[EXTRAIT DU TEXTE]:
J’ai vu mon fils monter l’escalier devant la maison. Je l’ai vu poser sa trottinette sur le sol, regarder à droite, puis à gauche. Maman, c’est où déjà ? Trop de temps passé loin de la ville, il a oublié.
J’ai vu la trottinette filer sur la septième avenue. Je l’ai vu éviter les passants, parfois de justesse, marquer des pauses à chaque passage piéton. J’ai vu le bonhomme jaune, la main orange et le count-down chiffré.
J’ai vu l’onglerie du coin. Autrefois, courue. Aujourd’hui, à louer. A l’intérieur, des gravats, des fauteuils à pédicure éventrés, des étagères vides.
J’ai vu le bar burkinabais qui, lui, semble toujours en vogue. Télévisions allumées, terrasses couvertes sur le trottoir et sur la rue.
J’ai vu un attroupement devant un deli, de la fumée de cigarette, des cannettes de bière et des paquets de chips.
J’ai vu un adolescent, le micro devant la bouche. What’s up bro ? J’ai sursauté, comme si souvent, comme avant. Toujours l’impression que c’est à moi que l’on s’adresse.
J’ai vu un bus à l’arrêt. J’ai vu le conducteur activer la bascule du marchepied. J’ai vu un homme en fauteuil roulant. J’ai vu les passagers attendre en silence.
J’ai vu des vendeurs d’encens, des stands de t-shirts, des drapeaux Black Lives Matter et des sweat-shirts exhibant les silhouettes d’Angela Davis et de Huey P Newton.
J’ai vu un homme appuyé à un arbre, les dread locks rassemblées dans un turban. Je l’ai vu sourire à mon fils et m’adresser un signe de la tête. Hello beautiful.
J’ai vu un homme couché à terre, le t-shirt troué remonté au-dessus du ventre. J’ai vu une barquette de riz renversée à ses pieds.
J’ai vu des femmes en file indienne devant une église. Je les ai vues en sortir, un sac de nourriture à la main.
J’ai vu un jeune homme courir au milieu de la rue. J’ai vu des femmes tirant des caddies et poussant des chariots.
J’ai vu des coiffeurs et des barbiers. J’ai vu un client se faire tailler le bouc, une femme se faire tresser les cheveux et un enfant sortir d’un salon sans un poil sur le caillou.
J’ai vu des magasins de wax et de beurre de karité. J’ai vu des épiceries qui font notaire et des barber shops qui préparent les déclarations d’impôts.
J’ai vu les escaliers des brownstones. J’ai vu des têtes s’agiter au rythme des radios et des téléphones. J’ai vu des pétards circuler et des parties de cartes endiablées.
J’ai vu une armada de vélos longer Central Park et filer vers la verdure.

[TRAVAIL À FAIRE]:
[A] Dans le récit de promenade en ville, pourquoi le fils demande-t-il « Maman, c'est où déjà ? » ? Répondez en une à trois phrases.
[B] Reprenez le passage du récit de promenade en ville commençant à « J’ai vu un homme appuyé » et se terminant à « nourriture à la main. », en y substituant « bonnet » à « turban ».
[C] Prolongez le récit de promenade en ville à partir de sa dernière phrase.
Les lignes qui suivent viennent d'une autre source.

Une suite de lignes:
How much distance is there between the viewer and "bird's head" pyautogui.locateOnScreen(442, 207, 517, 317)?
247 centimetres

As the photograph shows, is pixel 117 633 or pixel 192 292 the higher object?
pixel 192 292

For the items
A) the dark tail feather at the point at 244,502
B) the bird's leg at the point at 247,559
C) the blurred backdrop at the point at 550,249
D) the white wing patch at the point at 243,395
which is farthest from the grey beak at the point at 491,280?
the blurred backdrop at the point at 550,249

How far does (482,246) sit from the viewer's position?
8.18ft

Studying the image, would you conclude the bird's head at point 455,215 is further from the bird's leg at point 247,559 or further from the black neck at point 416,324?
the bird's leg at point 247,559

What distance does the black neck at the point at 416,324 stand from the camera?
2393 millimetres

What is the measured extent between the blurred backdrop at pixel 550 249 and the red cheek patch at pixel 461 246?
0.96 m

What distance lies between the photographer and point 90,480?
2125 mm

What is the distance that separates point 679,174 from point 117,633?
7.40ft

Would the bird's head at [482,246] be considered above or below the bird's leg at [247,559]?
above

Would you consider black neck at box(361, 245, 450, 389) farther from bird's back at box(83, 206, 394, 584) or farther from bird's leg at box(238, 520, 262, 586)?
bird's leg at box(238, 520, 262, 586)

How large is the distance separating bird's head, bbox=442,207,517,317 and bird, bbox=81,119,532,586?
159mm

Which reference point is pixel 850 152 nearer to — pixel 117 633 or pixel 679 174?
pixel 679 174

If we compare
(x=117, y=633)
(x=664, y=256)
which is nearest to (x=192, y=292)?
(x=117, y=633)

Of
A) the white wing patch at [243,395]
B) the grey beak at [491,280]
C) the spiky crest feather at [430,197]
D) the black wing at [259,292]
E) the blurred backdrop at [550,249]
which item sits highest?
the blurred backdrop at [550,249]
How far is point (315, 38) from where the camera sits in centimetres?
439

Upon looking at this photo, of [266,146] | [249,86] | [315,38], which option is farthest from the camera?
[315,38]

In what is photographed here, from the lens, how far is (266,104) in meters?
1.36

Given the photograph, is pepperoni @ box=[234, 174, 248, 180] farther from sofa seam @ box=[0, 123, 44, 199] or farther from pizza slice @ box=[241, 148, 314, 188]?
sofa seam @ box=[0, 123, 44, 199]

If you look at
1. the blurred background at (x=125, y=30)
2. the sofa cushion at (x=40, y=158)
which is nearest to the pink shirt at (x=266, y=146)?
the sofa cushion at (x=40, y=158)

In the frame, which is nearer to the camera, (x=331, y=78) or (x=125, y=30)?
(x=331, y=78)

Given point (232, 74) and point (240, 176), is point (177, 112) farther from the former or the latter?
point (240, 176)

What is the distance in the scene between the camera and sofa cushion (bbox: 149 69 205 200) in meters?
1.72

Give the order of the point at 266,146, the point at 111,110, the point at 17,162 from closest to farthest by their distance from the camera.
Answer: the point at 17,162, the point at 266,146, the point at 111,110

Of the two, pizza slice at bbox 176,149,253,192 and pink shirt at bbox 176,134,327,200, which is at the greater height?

[LISTE DES RÉPONSES]:
[A] Le fils a oublié le chemin parce qu'il a passé trop de temps loin de la ville.

[B]
J’ai vu un homme appuyé à un arbre, les dread locks rassemblées dans un bonnet. Je l’ai vu sourire à mon fils et m’adresser un signe de la tête. Hello beautiful.
J’ai vu un homme couché à terre, le t-shirt troué remonté au-dessus du ventre. J’ai vu une barquette de riz renversée à ses pieds.
J’ai vu des femmes en file indienne devant une église. Je les ai vues en sortir, un sac de nourriture à la main.

[C]
J’ai vu des enfants jouer au playground, une petite blonde sur un pneu-balançoire et un petit roux glisser sur un toboggan. J’ai vu des parents extirper snacks et goûters de leur sac de plage.
J’ai vu un chien courir après un écureuil, un écureuil grimper aux arbres, des moineaux dévorer une frite et un pigeon déguster une gaufre abandonnée sur un banc.
J’ai vu des nappes à carreaux et des pique-niques sur l’herbe. Des trentenaires, debout et assis. Des enfants dégommer une piñata et une femme enceinte en robe blanche distribuer hugs et embrassades. Thank you for coming.
J’ai vu deux garçons et une fille se lancer un ballon de football. J’ai vu le ballon atterrir à nos pieds. Sorry. We are a little rusty.
J’ai vu une femme sortir d’un immeuble de Central Park West. J’ai vu le doorman héler une limousine et la femme y pénétrer.
J’ai vu la pancarte « All visitors must be announced » et un groom en costume rouge poireauter derrière un pupitre.
J’ai vu la station de métro que, tous les jours, nous empruntions. J’ai vu le même vendeur de hot-dogs. J’ai vu un camion Mister Frosty. J’ai vu des pépites de chocolat recouvrir une glace à la vanille.
J’ai vu l’école que mon fils ne fréquente plus qu’en ligne, les affiches « Pre K For All » et le playground désert.
J’ai vu un panier, un ballon de basket et deux équipes se le disputer.
J’ai vu la queue devant Trader’s Joe. J’ai imaginé la foule dans les rayons. J’ai renoncé à mes envies de smoothies.
J’ai vu des ouvriers casqués, masqués, armés de pioches et de marteaux piqueurs.
J’ai vu l’église orthodoxe ukrainienne, j’ai vu une synagogue, des églises baptistes et presbytériennes.
J’ai vu des terrasses de restaurant bondées, des femmes buvant des cocktails, seules, le téléphone à la main, accompagnés, à deux, à trois ou à dix.
J’ai vu des serveurs transportant des quésadillas, des pizzas, des sushis et des currys d’agneau.
J’ai vu des magasins de vêtements, shorts sans forme, robes sacs. 400 dollars pièce.
J’ai vu la boutique de jouets où nous nous arrêtions. Le restaurant italien où, nous trempions nos taralluci dans un cappuccino, le caviste où j’avais acheté ce si mauvais whisky du Wisconsin.
J’ai vu une librairie, des cahiers, de la papeterie.
J’ai vu une biographie de Mike Nichols et le livre de Michael Eric Dyson sur Jay-Z.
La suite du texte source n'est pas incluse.